»Ich verstehe nicht recht, wieso meine Frau etwas lernen sollte. Ihr Großvater hatte doch gesagt, wir sollten alles vergessen.«
»Morgen zeige ich es Ihnen«, sagte Dos.
Und das tat er, und es bedurfte keiner Worte. Ich sah die endlose Steppe, die wie eine Wüste wirkte, aber deren kärgliche Vegetation voller Leben war. Ich hörte das Geräusch der Hufe unserer Pferde, den leisen Wind und sah den flachen Horizont, den riesigen leeren Raum. Es war, als hätte die Welt diesen Raum gewählt, um ihre Größe, ihre Einfachheit, aber auch ihre Komplexität zu zeigen. Als könnten und müßten wir wie die Steppe sein − unendlich, leer und zugleich voller Leben.
Ich blickte in den blauen Himmel, nahm meine Sonnenbrille ab, ließ mich von dem Licht erfüllen, von dem Gefühl, daß ich nirgendwo und überall war. Wir ritten schweigend, hielten nur, um die Tiere an Bächen zu tränken, die nur jemand finden konnte, der sich auskannte. Hin und wieder tauchten andere Reiter in der Ferne auf, Hirten mit ihren Herden, eingerahmt von der Ebene und dem Himmel.
Wohin ging ich? Ich hatte nicht die geringste Vorstellung, und es war mir gleichgültig. Die Frau, die ich suchte, befand sich in dieser unendlichen Weite, ich konnte ihre Seele berühren, die Melodie hören, die sie beim Teppichweben sang.
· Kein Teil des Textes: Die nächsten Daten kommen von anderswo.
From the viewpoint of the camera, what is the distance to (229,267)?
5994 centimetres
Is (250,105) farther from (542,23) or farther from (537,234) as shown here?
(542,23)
Jetzt begriff ich, warum sie diesen Ort gewählt hatte.
Nichts, absolut gar nichts, konnte in dieser Leere, die sie so sehr gesucht hatte, ihre Aufmerksamkeit ablenken, und der Wind würde ganz allmählich ihren Schmerz wegwehen. Ob sie sich vorstellen konnte, daß ich eines Tages zu Pferd hierher unterwegs sein würde, auf dem Weg zu ihr?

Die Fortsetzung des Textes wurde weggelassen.